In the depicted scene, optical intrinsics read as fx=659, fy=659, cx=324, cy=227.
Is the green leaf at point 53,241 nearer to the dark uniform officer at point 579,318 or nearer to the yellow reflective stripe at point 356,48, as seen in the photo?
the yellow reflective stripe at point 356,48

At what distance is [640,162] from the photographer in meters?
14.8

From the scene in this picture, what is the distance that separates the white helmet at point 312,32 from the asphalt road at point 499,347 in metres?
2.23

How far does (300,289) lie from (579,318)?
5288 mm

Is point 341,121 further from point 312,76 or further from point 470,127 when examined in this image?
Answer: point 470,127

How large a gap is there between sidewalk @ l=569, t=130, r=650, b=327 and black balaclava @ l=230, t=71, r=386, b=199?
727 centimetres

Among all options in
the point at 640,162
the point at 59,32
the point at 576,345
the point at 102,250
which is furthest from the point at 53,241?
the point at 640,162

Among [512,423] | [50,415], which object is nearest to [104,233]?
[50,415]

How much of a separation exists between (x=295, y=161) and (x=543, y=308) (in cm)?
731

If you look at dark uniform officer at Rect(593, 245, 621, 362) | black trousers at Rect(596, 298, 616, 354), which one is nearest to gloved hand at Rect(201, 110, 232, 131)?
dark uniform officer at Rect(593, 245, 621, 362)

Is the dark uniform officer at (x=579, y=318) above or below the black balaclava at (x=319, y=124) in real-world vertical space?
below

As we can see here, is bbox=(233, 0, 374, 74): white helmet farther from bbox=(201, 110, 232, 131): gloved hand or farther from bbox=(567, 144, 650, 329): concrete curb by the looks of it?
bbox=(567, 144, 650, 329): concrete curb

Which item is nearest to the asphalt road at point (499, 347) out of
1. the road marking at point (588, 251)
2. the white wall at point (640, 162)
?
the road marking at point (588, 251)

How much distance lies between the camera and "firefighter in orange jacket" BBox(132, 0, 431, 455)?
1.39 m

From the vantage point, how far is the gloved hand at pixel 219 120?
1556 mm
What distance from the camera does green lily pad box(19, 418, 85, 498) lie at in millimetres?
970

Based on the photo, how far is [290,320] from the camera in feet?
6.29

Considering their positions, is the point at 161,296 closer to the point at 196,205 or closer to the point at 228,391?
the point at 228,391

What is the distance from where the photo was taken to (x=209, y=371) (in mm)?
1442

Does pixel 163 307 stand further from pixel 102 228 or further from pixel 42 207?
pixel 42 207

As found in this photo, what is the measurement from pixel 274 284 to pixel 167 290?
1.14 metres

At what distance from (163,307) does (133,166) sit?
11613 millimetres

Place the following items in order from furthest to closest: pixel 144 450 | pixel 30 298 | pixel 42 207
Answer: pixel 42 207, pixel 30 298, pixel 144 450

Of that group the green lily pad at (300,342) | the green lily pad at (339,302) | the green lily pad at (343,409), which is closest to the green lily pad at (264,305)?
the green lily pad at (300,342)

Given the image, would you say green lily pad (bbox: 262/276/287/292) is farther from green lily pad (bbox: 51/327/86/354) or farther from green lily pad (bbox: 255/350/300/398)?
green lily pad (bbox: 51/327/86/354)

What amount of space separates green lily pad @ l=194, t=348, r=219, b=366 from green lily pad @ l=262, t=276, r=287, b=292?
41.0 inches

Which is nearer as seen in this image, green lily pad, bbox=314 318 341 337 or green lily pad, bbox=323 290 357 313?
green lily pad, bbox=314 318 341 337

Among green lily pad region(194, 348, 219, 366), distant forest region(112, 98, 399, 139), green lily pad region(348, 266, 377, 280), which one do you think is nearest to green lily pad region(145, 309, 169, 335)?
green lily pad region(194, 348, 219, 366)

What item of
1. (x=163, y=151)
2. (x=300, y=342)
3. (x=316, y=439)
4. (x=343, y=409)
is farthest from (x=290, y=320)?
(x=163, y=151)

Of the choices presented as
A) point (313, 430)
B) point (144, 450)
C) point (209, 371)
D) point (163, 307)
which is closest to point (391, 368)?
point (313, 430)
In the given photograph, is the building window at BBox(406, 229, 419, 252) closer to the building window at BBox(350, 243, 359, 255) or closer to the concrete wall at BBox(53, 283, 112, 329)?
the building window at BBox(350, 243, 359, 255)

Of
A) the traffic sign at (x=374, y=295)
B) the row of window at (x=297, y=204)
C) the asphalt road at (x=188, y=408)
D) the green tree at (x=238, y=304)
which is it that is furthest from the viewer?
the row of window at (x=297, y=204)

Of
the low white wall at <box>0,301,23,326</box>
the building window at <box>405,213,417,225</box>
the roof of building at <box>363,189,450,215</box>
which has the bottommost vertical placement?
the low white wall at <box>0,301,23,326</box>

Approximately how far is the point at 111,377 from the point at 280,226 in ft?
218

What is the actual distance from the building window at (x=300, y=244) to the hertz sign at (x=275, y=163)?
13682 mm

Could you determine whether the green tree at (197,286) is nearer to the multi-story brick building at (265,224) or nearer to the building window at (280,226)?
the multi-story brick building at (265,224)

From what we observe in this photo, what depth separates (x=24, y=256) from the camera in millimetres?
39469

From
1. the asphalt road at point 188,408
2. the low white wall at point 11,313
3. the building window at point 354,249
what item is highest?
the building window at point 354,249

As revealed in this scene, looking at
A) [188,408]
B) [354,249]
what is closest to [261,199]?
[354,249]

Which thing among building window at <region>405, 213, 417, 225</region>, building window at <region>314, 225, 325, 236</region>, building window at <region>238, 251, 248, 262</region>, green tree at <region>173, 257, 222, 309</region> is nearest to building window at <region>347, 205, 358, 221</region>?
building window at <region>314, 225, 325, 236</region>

=-=-=

TASK OBJECTIVE » Reproduce, word for word, only the lines from the one that contains "What item of" through the final line.

RESULT OF THIS TASK »
What item of
1. (x=163, y=151)
2. (x=300, y=342)
3. (x=316, y=439)
4. (x=343, y=409)
is farthest from (x=290, y=320)?
(x=163, y=151)

Of the choices presented as
A) point (313, 430)
B) point (144, 450)
C) point (209, 371)
D) point (163, 307)
which is closest to point (391, 368)?
point (313, 430)
In the given photograph, is the building window at BBox(406, 229, 419, 252) closer to the building window at BBox(350, 243, 359, 255) or closer to the concrete wall at BBox(53, 283, 112, 329)?
the building window at BBox(350, 243, 359, 255)

Of
A) the traffic sign at (x=374, y=295)
B) the row of window at (x=297, y=204)
C) the asphalt road at (x=188, y=408)
D) the green tree at (x=238, y=304)
which is it that is furthest from the viewer?
the row of window at (x=297, y=204)

Of
the low white wall at <box>0,301,23,326</box>
the building window at <box>405,213,417,225</box>
the roof of building at <box>363,189,450,215</box>
which has the bottommost vertical placement?
the low white wall at <box>0,301,23,326</box>

Approximately how far is the point at 111,377 from the point at 280,226 in ft?
218

What is the actual distance from the building window at (x=300, y=244) to the hertz sign at (x=275, y=163)?
13682 mm

Could you determine whether the green tree at (197,286) is nearer to the multi-story brick building at (265,224) or nearer to the building window at (280,226)?
the multi-story brick building at (265,224)

From what we observe in this photo, what depth separates (x=24, y=256) from the camera in millimetres?
39469

From
1. the asphalt road at point 188,408
2. the low white wall at point 11,313
3. the building window at point 354,249
what item is highest?
the building window at point 354,249

As revealed in this scene, looking at
A) [188,408]
B) [354,249]
what is closest to [261,199]?
[354,249]

Which thing among building window at <region>405, 213, 417, 225</region>, building window at <region>314, 225, 325, 236</region>, building window at <region>238, 251, 248, 262</region>, green tree at <region>173, 257, 222, 309</region> is nearest to building window at <region>347, 205, 358, 221</region>?
building window at <region>314, 225, 325, 236</region>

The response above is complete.